Emerald was conceived in an academic setting, as an object-based language for distributed computing in the early 1980s. As such, its classical syntax is inspired by some of the academic giants of the time, namely Pascal, Simula, and S.

An Emerald program is a sequence of constant declarations. These constants are initialized in the order that they appear in. There is no “main method” as such (as you must have in C, C#, Java, etc.). The in-order initialization of the constants constitutes the entire execution of an Emerald program. Constants therefore, are of paramount importance in classical Emerald.

Constant Declarations

A constant declaration declares a name to correspond to the evaluation of an expression.
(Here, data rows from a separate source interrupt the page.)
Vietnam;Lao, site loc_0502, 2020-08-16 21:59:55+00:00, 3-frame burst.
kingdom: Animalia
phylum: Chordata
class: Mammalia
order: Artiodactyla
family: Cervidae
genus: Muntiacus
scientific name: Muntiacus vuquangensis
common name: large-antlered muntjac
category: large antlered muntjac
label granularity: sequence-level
Optionally, you can specify the type that you expect the resulting value to conform to. Formally, the syntax is as follows:

constDecl ::= const name [ : type ] <- expr

The Emerald compiler will analyse the expression to infer its type. If the actual type does not conform to the expected type, a compile-time type error results. Hence, classical Emerald is a statically-typed language, with (limited) type inference. This is akin to C#.
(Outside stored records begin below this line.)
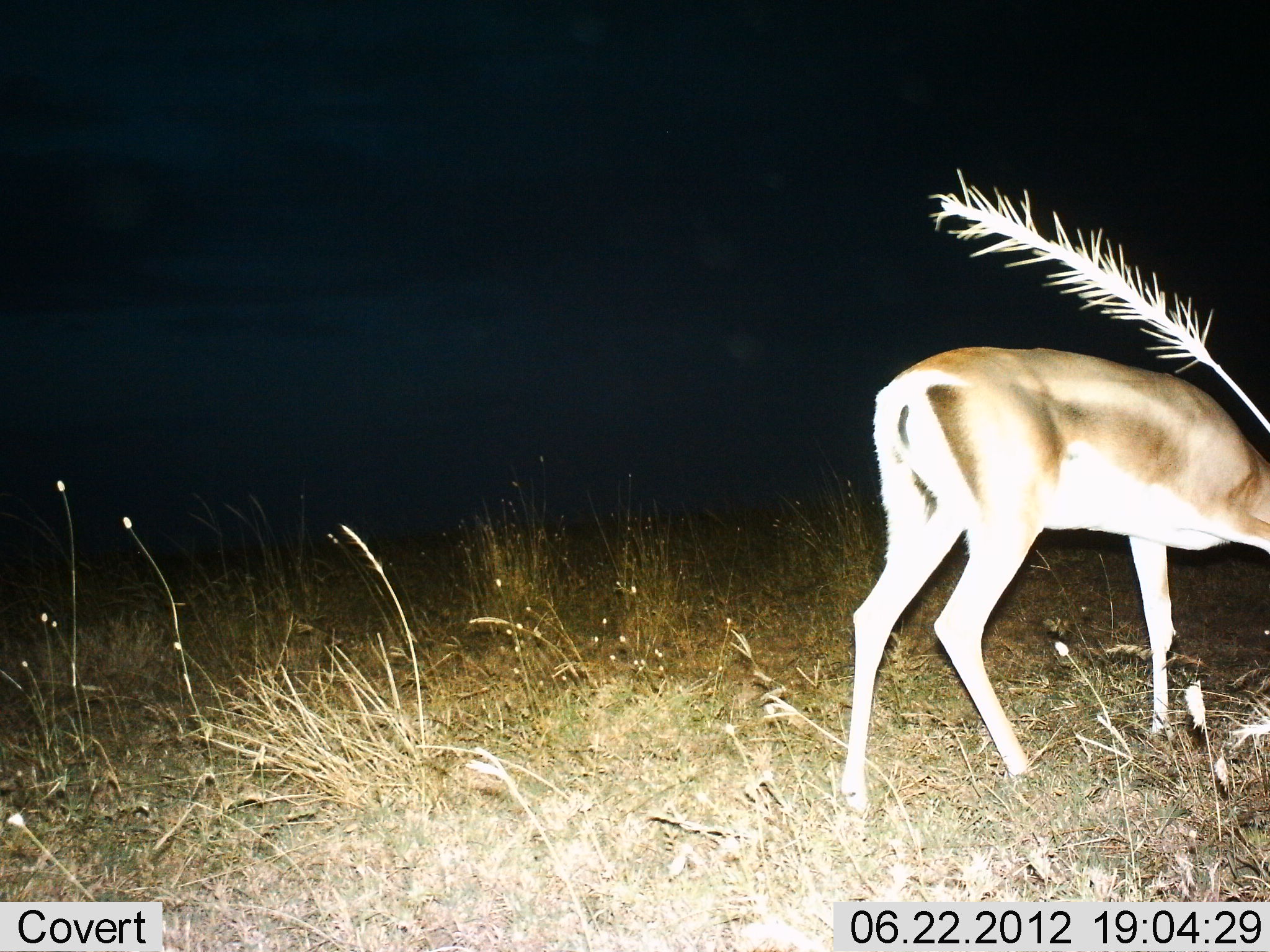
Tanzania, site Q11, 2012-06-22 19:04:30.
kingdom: Animalia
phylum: Chordata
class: Mammalia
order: Artiodactyla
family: Bovidae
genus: Nanger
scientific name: Nanger granti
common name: grant's gazelle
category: gazellegrants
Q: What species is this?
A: Gazellegrants (grant's gazelle) (Nanger granti).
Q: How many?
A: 1.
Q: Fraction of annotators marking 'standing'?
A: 30%.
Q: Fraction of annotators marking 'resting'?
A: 0%.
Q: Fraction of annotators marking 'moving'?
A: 40%.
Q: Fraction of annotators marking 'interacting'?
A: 0%.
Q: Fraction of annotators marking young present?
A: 0%.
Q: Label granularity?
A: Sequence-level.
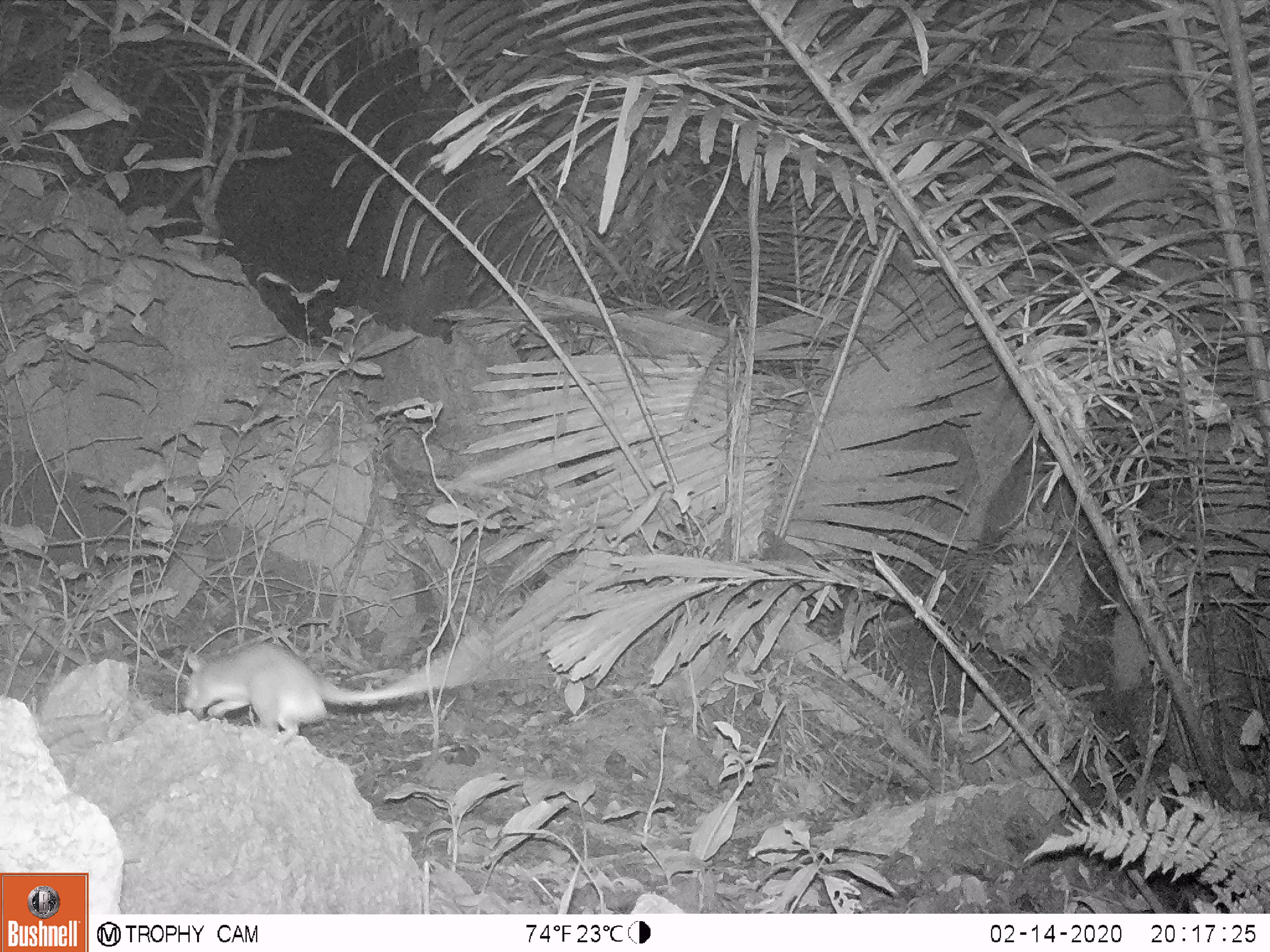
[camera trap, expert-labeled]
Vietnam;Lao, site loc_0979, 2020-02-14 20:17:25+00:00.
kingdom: Animalia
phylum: Chordata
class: Mammalia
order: Rodentia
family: Muridae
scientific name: Muridae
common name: old-world mice and rats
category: unidentified murid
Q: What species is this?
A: Unidentified murid (old-world mice and rats) (Muridae).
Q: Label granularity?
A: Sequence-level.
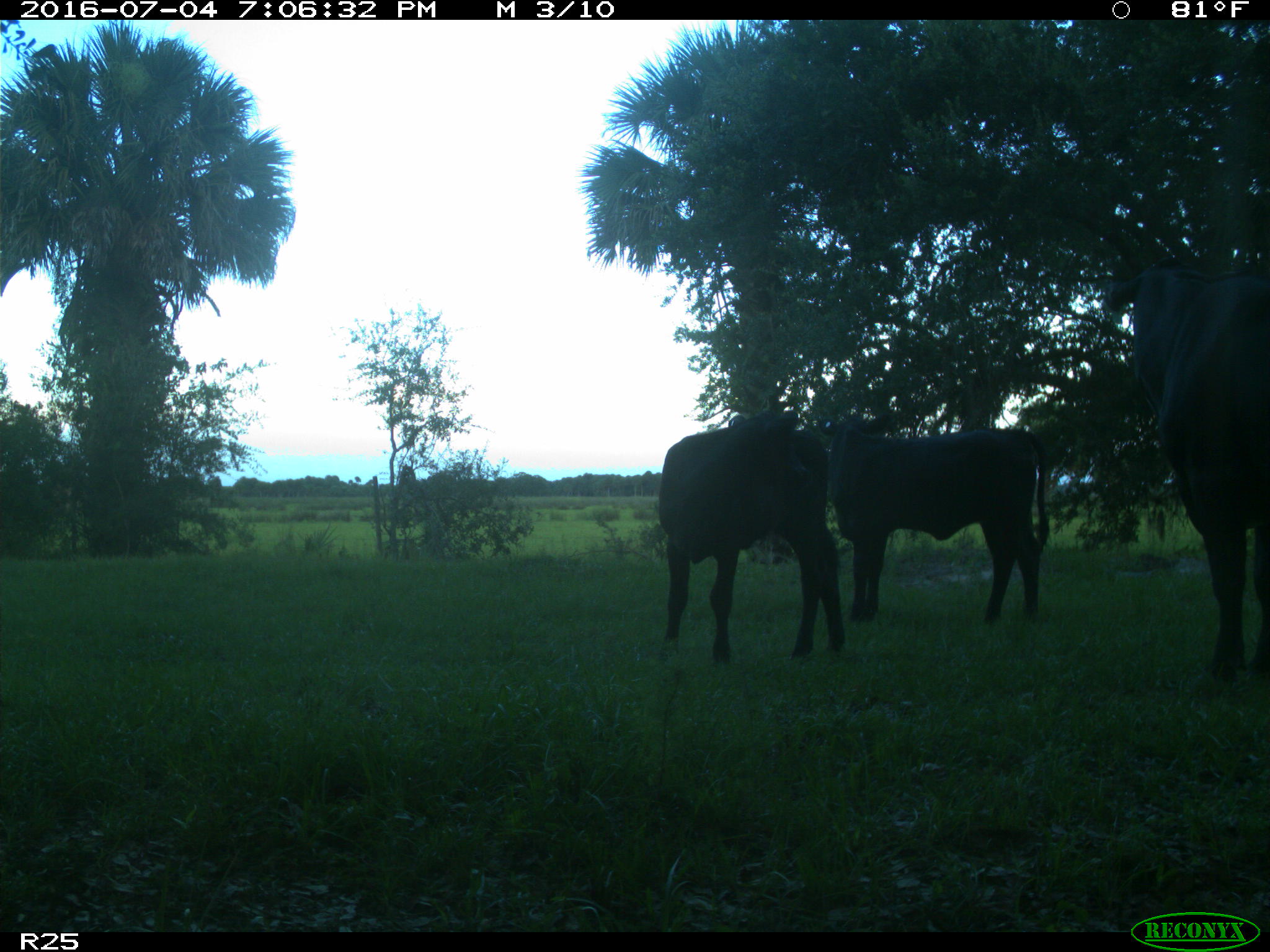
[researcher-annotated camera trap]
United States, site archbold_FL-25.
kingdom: Animalia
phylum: Chordata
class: Mammalia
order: Artiodactyla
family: Bovidae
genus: Bos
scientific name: Bos taurus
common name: domestic cow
Bos taurus (domestic cow).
The correspondence between a name and the value that expr evaluates to remains constant throughout the lifetime of a program, and has global scope. The value itself however, is not constant—it is mutable, and subject to change throughout the lifetime of a program. Hence, classical Emerald is an emperative language, just like modern-day C# and Java.

Identifiers

An Emerald identifier is a non-empty sequence of letters, digits, and the character _, beginning with a letter or _. Identifiers are case-insensitive. Some identifiers are reserved as literals and keywords; the rest name constants, variables, operations, parameters, and objects.